How do we gain enough knowledge on an issue to enable us to speak on it with some authority? Either by experiencing it, or by studying and collating the experiences of enough people for us to able to identify patterns and draw general conclusions.
Arguments pitting personal experiences against learned expertise are counterproductive. Your personal experience makes you an authority on how it felt for you, which is valid, it doesn't make you an expert on the general human experience.
Learned expertise makes you an authority on general patterns, it doesn't make the individual experiences of the people you meet any less valid. And learned expertise doesn't automatically imbue you with empathy, especially if it isn't something you're taught to prioritise.
A lot of the medical knowledge we have today was initially discovered by doctors performing cruel experiments on helpless patients, surgeries without anesthesia. Their technical expertise didn't make them "good" doctors.
But a lack of adequate empathy isn't necessarily a result of cruelty, it might be a reflection of the living conditions we find ourselves in, and the pain and suffering we're expected to endure as a result.

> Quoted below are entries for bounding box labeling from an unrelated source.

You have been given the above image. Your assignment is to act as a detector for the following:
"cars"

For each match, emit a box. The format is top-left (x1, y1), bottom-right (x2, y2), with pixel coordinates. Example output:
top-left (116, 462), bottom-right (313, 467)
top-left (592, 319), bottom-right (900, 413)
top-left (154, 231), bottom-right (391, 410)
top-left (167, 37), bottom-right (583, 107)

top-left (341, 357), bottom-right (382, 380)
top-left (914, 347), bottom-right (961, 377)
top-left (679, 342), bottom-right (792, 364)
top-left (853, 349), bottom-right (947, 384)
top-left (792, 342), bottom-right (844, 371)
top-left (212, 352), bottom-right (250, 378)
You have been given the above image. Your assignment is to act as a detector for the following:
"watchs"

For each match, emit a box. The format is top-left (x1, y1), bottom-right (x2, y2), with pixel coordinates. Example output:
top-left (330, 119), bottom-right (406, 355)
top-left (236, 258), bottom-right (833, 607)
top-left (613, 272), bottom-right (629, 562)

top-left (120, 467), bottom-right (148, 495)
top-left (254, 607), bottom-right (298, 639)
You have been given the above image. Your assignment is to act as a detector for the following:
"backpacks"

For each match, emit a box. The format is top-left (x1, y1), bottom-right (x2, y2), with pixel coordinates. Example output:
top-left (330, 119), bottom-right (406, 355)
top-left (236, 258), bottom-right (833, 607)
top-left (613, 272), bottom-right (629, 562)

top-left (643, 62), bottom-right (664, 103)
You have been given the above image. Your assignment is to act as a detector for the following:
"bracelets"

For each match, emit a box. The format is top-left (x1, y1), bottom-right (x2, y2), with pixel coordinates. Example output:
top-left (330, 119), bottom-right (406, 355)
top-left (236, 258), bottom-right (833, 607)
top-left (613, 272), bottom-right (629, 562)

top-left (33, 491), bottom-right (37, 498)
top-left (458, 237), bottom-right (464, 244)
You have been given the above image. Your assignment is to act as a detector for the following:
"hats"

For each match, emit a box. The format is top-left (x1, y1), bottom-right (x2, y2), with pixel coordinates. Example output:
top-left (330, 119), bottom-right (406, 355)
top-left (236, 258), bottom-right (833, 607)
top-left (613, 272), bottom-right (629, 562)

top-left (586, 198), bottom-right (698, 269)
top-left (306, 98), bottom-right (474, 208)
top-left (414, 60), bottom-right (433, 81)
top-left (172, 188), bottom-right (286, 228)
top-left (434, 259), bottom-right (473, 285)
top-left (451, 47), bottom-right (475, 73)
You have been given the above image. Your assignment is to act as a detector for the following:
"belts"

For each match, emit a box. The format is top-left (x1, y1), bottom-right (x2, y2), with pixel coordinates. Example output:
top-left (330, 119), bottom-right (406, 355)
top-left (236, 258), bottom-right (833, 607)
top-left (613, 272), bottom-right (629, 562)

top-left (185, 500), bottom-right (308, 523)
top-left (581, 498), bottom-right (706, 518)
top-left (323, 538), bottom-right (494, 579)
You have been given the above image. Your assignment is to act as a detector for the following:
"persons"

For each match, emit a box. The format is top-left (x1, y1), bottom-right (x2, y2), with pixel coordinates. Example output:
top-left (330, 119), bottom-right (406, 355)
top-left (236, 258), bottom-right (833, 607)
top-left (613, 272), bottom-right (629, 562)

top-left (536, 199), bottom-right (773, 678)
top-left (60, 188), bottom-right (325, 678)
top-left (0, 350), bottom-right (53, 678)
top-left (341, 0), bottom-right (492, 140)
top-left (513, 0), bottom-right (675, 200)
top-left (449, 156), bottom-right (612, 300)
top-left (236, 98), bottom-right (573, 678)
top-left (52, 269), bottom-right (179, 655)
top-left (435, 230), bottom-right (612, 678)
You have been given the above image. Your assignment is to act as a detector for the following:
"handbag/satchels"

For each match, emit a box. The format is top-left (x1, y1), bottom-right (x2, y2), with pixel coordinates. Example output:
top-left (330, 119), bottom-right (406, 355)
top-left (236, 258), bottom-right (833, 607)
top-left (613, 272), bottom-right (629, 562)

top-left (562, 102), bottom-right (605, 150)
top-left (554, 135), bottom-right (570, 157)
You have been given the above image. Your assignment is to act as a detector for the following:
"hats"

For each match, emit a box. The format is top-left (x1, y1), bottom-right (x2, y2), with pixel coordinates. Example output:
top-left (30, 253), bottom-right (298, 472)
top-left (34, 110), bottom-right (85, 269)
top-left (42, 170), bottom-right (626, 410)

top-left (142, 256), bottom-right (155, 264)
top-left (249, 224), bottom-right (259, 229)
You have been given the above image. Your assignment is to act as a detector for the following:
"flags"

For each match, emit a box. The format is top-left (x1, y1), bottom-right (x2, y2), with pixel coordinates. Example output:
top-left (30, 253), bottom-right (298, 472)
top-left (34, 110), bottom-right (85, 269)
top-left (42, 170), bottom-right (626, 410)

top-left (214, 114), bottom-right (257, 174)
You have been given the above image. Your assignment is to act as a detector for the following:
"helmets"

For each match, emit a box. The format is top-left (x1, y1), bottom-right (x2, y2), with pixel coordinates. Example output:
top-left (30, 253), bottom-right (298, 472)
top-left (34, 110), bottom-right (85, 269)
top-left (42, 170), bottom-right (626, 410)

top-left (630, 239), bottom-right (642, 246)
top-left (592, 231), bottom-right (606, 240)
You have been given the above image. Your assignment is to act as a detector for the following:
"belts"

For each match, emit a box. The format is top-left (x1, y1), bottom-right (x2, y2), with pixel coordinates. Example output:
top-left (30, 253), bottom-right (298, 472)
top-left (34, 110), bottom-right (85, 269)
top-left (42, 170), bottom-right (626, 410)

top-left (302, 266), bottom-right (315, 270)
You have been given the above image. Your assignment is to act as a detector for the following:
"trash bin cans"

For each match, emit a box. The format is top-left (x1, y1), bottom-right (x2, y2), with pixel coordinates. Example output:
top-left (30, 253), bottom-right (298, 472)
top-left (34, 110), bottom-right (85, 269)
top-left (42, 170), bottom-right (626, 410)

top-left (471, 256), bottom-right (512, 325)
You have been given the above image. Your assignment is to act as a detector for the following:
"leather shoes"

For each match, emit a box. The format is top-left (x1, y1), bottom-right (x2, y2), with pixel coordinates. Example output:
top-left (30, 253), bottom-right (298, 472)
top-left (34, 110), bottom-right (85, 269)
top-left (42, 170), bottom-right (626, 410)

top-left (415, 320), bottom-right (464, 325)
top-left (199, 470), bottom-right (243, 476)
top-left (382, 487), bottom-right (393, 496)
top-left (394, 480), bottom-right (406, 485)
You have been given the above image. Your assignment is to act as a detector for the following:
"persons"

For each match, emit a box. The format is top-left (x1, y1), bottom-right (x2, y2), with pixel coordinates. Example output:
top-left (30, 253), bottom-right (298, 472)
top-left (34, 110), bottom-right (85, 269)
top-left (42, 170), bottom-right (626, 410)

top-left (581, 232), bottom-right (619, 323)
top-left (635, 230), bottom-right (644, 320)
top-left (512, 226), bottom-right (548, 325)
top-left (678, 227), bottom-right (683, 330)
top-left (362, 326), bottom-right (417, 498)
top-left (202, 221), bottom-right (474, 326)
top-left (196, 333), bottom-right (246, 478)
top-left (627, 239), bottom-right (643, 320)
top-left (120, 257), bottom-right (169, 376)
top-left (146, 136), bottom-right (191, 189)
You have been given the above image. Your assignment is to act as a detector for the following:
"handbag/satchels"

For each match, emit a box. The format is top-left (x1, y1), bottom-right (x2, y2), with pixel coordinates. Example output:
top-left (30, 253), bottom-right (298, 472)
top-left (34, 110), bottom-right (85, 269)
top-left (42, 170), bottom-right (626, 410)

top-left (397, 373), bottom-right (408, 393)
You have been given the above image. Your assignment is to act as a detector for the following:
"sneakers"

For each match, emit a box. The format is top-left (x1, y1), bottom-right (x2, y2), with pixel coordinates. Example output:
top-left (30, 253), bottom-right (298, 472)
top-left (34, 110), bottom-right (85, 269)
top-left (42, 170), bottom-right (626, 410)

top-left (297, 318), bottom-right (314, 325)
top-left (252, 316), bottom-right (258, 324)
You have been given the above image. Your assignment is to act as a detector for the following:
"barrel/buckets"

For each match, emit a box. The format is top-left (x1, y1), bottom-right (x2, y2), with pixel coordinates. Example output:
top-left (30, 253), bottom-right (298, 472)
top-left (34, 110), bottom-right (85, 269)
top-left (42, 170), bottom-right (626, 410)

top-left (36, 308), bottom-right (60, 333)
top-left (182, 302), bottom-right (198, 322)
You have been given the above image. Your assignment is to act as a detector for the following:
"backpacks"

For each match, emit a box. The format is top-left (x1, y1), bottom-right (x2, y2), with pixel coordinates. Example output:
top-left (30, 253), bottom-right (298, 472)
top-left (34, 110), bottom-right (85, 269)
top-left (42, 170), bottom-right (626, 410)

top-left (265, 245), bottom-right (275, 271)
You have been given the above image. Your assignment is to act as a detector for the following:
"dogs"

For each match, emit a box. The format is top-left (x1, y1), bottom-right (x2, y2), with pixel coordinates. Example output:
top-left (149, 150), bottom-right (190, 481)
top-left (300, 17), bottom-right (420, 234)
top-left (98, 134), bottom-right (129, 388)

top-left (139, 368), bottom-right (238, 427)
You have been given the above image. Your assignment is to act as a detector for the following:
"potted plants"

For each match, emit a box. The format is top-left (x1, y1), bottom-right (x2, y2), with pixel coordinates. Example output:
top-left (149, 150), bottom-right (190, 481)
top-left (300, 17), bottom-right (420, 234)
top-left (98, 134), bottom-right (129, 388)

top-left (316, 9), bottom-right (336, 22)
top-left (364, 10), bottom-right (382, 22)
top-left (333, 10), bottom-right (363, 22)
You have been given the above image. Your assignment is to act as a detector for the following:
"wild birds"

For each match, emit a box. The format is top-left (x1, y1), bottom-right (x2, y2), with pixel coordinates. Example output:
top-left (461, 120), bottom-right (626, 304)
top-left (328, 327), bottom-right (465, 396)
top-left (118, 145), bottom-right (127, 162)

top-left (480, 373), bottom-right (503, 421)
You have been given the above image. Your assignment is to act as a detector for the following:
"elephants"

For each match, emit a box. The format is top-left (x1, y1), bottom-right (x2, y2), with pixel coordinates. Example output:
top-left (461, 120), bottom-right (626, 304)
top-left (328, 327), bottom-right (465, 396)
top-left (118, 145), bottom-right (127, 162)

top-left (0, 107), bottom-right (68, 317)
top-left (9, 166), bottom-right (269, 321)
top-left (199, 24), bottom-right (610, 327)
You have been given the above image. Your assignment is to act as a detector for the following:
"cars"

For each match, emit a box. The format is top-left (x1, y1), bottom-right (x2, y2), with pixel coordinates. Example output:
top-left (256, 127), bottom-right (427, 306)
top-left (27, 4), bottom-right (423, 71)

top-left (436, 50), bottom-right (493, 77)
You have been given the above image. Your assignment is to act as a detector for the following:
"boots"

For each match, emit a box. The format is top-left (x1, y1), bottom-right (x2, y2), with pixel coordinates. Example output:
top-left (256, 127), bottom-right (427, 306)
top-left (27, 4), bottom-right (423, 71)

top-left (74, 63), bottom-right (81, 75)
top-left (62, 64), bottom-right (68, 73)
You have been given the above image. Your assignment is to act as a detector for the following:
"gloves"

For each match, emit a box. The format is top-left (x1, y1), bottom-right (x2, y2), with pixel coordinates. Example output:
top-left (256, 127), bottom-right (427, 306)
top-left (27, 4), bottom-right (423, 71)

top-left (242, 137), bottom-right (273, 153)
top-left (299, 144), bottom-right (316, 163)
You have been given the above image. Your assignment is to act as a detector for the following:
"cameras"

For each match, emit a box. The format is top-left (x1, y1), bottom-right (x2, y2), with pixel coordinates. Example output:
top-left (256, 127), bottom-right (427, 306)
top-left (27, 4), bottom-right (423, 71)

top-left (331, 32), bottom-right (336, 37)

This is reflected in every part of Nigerian society, including healthcare
Nigerian doctors and nurses might not be as kind as their western counterparts because Nigeria itself is unkind, so empathy isn't emphasised as much as "tough love", because we've prioritised toughness as a coping mechanism to deal with Nigeria's cruelty.
Nigerian midwives are more likely to perform episiotomies because they received them too, we're less likely to give epidurals because labour pains are expected to be endured and the risk of a prolonged labour seems like an unnecessary trade-off.
With improving living conditions we should create systems where more emphasis is placed on empathy and alleviating suffering for everyone, instead of taking pain for granted and expecting people to accept it.
TL;DR: empathy improves outcomes, it can be learnt and applied without personal experience, and it doesn't automatically come with technical expertise. We need to emphasise it more in our training.
Also, it's disingenuous to invoke expertise in a bid to discount the personal experiences of the women telling their stories because most of the men talking aren't doctors, and have neither experiential authority nor learned expertise. Shut up.